In 2004, in a little-noted speech, Cody described the Army's efforts to adapt to its new commitments. (It was attempting to fight terrorism, quell the Taliban, invade and pacify Iraq, and, at the same time, prepare for future strategic challenges, whether in China or Korea or Africa.) The endeavor was, Cody said, like "building an airplane in flight."
Last week, the General appeared before the Senate Armed Services Committee and testified that this method of engineering has failed. "Today's Army is out of balance," Cody said. He continued:
The current demand for our forces in Iraq and Afghanistan exceeds the sustainable supply, and limits our ability to provide ready forces for other contingencies. . . . Soldiers, families, support systems and equipment are stretched and stressed. . . . Overall, our readiness is being consumed as fast as we build it. If unaddressed, this lack of balance poses a significant risk to the all-volunteer force and degrades the Army's ability to make a timely response to other contingencies.
In 2006, the Army granted eight thousand three hundred and thirty "moral waivers" to new recruits, meaning that it had accepted that number of volunteers with past criminal charges or convictions. The percentage of high-school graduates willing to serve is falling sharply from year to year; so are the aptitude-exam scores of new enlistees. To persuade soldiers and young officers to reenlist after overlong combat tours, the Army's spending on retention bonuses increased almost ninefold from 2003 to 2006.
In normal times, when an active four-star general implies in public that the Army is under such strain that it might flounder if an unexpected war broke out, or might require a draft to muster adequate troop levels, he could expect to provoke concern and comment from, say, the President of the United States.
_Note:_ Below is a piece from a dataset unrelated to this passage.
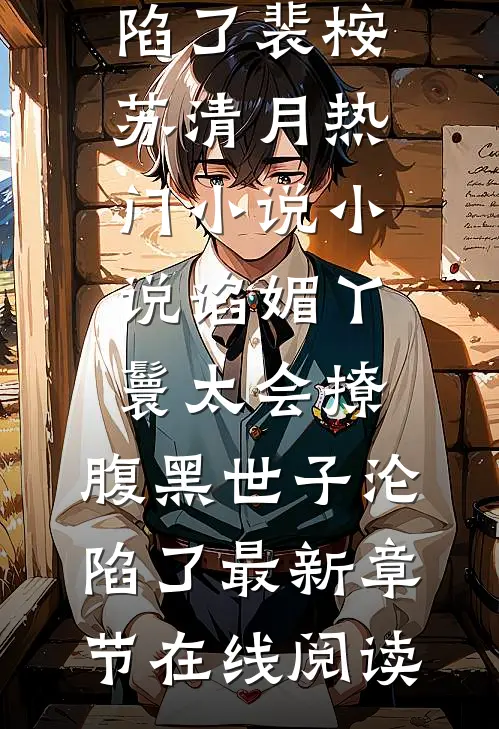 小说谄媚丫鬟太会撩,腹黑世子沦陷了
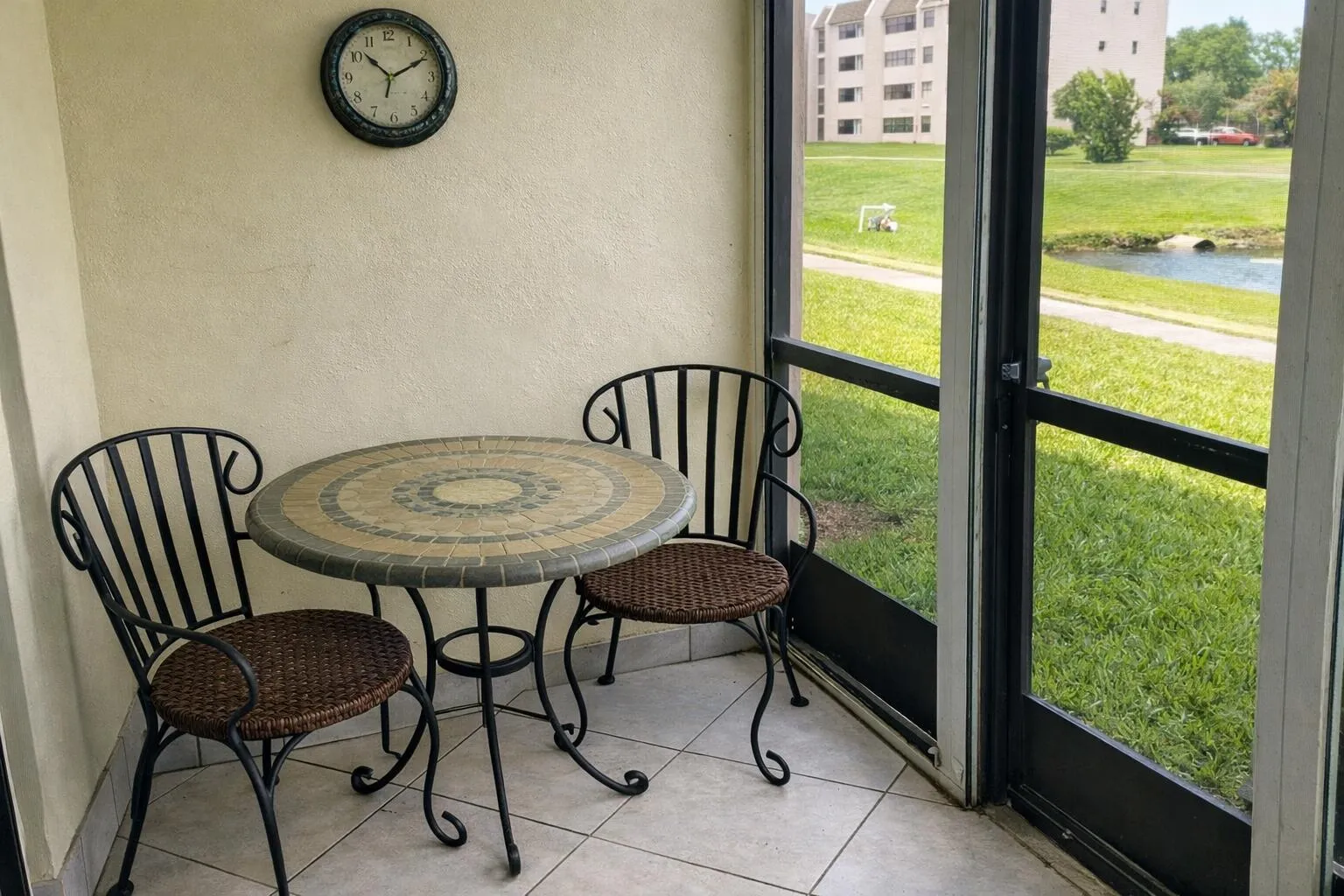 Patio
Some time ago, however, George W. Bush absolved himself of responsibility for his Iraq policy and its consequences by turning the war over to General David H. Petraeus, Cody's four-star peer, and the champion of the "surge" policy, who will testify before the Senate Armed Services Committee this week.
Petraeus, too, is a loyal Army man, but he has distinctive views about military doctrine; he has long advocated a change in orientation by the Army, away from preparations for formal warfare between governments and toward the challenges of counter-insurgency and nation building. ("Learning to Eat Soup with a Knife" is the title of a book co-written by one of Petraeus's advisers, Lieutenant Colonel John A. Nagl.) To buy time in Iraq, Petraeus has lately argued within the Pentagon that the Army must buck up and accommodate his need for heavy troop deployments, despite the strains they are creating, and he has publicly fostered an unedifying debate about how to most accurately assess failure and success in Iraq, as if such an opaque and intractable civil conflict could be measured scientifically, like monetary supply or atmospheric pressure.